Traditional WAR also takes into account a player’s baserunning skills. In the minor league case, BsR (baserunning runs), which is used to calculate WAR, is not available, so Cistulli substitutes it with Spd (speed score). This is not a completely accurate account of how many runs that baserunning is worth, but, as Cistulli notes in his article, Spd is correlated well enough with BsR in the big leagues to make it usable for minor league purposes.
Because of the correlation, Cistulli uses a simple linear regression model derived from major league data in order to convert minor league Spd scores into how many runs a player was worth above or below average on the basepaths. This may not be the ideal way to calculate baserunning value, but overall it is a decent representation.
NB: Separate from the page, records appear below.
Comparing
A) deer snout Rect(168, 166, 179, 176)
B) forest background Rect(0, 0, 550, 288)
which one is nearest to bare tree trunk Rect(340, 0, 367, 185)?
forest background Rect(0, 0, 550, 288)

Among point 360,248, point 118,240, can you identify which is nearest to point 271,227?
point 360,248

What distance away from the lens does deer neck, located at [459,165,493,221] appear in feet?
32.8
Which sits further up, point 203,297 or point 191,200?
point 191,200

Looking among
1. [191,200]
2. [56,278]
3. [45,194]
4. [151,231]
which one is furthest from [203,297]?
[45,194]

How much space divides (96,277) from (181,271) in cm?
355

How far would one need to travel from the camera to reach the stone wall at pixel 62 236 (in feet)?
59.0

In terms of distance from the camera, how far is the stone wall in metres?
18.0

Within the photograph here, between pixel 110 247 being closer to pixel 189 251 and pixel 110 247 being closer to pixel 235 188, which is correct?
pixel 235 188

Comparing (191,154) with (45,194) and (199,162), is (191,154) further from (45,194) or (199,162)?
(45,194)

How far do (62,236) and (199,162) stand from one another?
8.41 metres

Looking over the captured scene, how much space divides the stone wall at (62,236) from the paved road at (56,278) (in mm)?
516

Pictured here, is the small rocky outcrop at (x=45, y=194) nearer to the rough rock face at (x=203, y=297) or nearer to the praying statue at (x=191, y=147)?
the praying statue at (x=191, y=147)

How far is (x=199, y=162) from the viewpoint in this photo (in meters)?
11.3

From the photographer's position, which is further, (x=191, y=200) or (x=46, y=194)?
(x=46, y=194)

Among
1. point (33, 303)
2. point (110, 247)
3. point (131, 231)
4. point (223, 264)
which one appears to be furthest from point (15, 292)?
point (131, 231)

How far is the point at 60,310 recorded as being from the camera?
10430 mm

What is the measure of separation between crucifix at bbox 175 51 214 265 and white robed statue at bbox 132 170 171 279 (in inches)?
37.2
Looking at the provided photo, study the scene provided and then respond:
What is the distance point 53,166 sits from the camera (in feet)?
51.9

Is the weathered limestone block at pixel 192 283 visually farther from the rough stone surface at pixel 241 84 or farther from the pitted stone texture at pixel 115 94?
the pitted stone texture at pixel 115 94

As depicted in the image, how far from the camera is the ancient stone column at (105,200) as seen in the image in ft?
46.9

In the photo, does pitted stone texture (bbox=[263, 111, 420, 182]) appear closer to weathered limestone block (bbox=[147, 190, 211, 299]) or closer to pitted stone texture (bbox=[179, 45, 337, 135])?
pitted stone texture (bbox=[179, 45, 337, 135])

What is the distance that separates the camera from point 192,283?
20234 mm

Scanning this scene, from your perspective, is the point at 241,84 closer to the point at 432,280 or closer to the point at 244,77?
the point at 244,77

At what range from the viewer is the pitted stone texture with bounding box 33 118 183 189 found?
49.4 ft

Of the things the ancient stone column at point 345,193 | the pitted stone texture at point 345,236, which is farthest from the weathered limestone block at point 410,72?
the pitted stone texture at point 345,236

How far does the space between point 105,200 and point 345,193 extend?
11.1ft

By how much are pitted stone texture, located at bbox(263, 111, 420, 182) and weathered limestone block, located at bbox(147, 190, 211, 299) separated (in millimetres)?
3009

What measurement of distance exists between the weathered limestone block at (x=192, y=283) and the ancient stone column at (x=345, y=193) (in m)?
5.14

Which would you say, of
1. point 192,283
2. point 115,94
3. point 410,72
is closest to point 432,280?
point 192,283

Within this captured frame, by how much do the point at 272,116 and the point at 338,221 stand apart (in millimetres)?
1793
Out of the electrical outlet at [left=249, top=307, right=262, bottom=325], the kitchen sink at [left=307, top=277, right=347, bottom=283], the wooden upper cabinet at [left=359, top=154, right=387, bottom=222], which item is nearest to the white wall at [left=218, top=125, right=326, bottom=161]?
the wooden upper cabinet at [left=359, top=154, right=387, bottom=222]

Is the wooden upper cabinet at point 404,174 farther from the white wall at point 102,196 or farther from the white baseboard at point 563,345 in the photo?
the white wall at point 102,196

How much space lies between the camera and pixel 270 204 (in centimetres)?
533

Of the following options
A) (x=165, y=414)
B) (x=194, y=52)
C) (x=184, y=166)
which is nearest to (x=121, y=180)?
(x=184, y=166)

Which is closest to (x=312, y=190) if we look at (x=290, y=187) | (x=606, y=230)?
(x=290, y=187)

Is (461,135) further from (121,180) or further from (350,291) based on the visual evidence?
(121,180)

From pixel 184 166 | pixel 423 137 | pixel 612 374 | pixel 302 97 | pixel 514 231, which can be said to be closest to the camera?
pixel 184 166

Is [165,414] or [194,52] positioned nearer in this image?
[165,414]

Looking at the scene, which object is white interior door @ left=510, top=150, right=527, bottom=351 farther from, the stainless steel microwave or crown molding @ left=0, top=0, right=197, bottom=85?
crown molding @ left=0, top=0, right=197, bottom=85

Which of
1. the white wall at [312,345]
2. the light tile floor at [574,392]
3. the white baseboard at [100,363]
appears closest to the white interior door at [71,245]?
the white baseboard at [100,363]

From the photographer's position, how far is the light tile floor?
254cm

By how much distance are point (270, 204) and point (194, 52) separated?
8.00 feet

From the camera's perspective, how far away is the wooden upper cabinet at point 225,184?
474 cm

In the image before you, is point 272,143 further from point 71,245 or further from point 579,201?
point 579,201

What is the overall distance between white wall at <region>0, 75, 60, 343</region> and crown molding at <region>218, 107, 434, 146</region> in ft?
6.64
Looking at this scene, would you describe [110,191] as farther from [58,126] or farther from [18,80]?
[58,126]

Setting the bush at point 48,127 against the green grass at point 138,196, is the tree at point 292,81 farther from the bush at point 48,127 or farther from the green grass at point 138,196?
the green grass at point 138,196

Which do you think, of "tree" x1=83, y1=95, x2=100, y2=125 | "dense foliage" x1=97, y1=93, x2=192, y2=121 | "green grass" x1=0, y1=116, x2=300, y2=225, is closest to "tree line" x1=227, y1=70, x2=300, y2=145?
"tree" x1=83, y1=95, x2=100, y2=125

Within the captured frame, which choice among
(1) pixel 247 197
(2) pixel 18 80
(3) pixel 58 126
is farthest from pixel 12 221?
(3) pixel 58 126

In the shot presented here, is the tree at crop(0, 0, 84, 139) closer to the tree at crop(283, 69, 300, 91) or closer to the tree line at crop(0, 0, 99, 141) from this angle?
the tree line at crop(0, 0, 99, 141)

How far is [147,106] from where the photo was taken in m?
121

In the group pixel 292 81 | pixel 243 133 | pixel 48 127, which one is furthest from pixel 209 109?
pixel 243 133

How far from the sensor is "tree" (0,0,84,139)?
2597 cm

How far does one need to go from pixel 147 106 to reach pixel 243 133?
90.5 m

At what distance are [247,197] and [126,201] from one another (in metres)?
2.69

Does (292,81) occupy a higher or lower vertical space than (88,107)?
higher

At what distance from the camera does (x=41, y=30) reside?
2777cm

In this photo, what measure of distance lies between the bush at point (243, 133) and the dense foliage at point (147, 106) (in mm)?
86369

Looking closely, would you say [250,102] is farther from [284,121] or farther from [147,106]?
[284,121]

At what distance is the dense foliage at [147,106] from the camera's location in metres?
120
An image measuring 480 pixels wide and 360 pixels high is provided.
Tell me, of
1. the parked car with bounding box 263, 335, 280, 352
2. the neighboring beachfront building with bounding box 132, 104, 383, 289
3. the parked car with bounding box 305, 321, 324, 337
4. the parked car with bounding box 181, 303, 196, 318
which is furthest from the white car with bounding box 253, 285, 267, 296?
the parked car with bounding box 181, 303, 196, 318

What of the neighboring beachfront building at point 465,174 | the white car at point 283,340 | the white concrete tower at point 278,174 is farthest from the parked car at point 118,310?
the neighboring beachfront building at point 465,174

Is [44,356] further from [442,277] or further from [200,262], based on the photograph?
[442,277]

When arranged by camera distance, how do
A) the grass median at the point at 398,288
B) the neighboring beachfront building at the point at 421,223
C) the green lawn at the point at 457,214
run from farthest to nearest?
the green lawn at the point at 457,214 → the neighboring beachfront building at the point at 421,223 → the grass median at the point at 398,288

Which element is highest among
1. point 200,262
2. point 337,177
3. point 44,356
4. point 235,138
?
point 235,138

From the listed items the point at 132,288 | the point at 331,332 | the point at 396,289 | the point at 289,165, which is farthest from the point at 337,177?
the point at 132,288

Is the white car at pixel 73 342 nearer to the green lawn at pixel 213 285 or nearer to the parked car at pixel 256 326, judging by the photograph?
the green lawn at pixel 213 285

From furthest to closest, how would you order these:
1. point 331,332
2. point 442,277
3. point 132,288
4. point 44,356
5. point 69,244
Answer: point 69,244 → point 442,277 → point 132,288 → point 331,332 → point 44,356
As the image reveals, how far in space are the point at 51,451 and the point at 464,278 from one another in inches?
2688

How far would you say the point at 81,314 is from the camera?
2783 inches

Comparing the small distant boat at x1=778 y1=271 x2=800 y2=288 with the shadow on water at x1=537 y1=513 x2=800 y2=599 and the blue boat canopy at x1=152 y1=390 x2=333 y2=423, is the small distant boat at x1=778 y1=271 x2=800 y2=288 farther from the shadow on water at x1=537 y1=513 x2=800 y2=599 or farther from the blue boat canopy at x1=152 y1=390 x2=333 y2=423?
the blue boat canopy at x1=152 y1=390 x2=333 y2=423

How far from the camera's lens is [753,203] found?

The biggest downfall of mWAR is that it has a poor representation of defense. Because advanced defensive metrics are not available for the minor leagues, at least outside of the industry, there is no way to determine how many runs above or below average a player is worth on defense.
Cistulli does have a slight representation of defense by utilizing positional adjustments. This rewards players who play a premium position regardless of their defensive skill there, which is also done in WAR.
Overall, mWAR is far from a perfect stat, but it is usable when taken in context of other players’ mWARs. It is most useful for seeing which minor league players had the biggest offensive impacts on their teams while allowing a little less offensive production for players playing a more premium position. While it may not exactly be setting the bar as the premier minor league stat, it is a start, and as more data becomes available for minor leagues, versions of it will become more and more practical.